• CHALLENGE
Pull out each line of the items below that contains the string "located". Treat uppercase and lowercase as different.

• STORED RECORDS
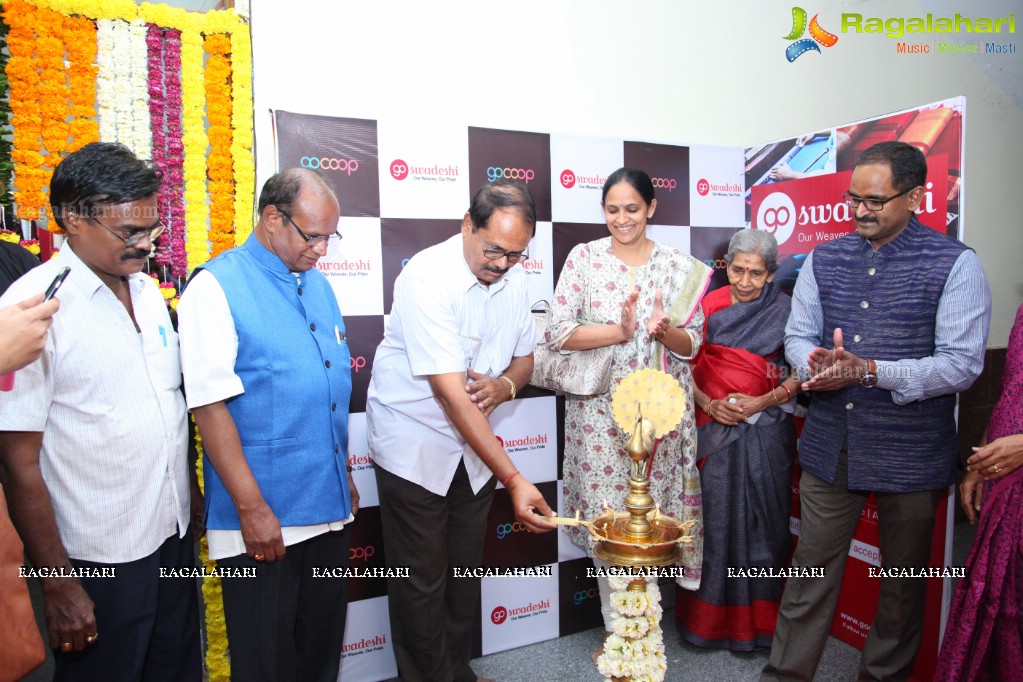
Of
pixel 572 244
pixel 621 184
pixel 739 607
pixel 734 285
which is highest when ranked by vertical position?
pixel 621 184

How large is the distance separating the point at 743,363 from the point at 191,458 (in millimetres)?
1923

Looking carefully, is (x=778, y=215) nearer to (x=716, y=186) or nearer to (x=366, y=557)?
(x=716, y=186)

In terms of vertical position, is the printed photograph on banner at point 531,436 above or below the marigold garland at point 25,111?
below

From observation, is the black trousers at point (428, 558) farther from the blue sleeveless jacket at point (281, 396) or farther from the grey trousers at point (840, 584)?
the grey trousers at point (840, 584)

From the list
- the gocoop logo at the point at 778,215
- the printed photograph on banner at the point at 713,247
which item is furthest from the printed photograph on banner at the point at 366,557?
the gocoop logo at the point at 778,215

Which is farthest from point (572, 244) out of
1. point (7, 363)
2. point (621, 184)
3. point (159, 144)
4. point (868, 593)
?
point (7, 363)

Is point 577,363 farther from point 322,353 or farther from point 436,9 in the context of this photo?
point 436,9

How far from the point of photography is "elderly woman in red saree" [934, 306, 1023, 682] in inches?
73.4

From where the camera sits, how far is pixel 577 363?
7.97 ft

* * *

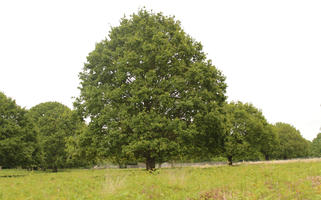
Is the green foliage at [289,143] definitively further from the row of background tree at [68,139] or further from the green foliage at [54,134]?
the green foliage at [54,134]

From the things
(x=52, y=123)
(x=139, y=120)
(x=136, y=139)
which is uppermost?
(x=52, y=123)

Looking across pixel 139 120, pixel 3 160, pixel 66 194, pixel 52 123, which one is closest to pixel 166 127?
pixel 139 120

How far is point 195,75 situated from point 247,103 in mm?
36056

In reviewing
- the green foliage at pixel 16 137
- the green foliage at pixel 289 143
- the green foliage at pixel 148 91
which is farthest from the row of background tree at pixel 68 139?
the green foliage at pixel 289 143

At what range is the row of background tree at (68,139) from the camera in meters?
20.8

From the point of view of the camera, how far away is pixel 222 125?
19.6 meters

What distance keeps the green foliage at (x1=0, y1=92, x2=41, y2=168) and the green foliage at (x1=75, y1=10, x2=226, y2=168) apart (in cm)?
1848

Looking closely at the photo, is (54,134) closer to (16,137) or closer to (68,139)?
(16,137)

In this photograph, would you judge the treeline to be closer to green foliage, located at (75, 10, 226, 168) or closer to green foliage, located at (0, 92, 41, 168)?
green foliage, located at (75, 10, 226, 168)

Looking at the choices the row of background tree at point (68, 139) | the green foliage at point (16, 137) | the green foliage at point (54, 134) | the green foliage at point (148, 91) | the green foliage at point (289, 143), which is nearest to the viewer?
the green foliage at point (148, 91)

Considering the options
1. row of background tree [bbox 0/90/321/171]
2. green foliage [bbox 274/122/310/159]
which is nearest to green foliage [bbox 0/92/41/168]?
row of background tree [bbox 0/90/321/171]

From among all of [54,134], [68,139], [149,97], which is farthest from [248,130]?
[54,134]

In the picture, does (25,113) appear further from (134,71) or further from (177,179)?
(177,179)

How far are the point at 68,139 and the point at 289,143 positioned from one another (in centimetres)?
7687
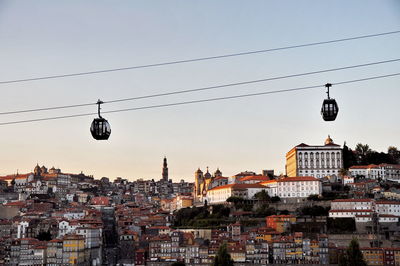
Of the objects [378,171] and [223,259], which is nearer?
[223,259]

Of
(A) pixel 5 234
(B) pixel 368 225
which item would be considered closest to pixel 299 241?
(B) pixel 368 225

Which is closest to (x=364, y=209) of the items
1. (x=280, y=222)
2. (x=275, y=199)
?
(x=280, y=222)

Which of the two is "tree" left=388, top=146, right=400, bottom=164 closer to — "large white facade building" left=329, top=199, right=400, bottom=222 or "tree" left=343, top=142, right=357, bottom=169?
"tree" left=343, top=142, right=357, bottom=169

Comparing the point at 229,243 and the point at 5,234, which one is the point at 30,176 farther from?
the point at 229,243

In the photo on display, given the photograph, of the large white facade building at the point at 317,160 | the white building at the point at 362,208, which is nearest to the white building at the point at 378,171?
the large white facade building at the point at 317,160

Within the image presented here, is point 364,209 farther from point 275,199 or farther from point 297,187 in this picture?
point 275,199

• FINISHED ANSWER
In this photograph, would you judge the treeline to be closer to green foliage, located at (75, 10, 226, 168) or closer to green foliage, located at (0, 92, 41, 168)?
green foliage, located at (75, 10, 226, 168)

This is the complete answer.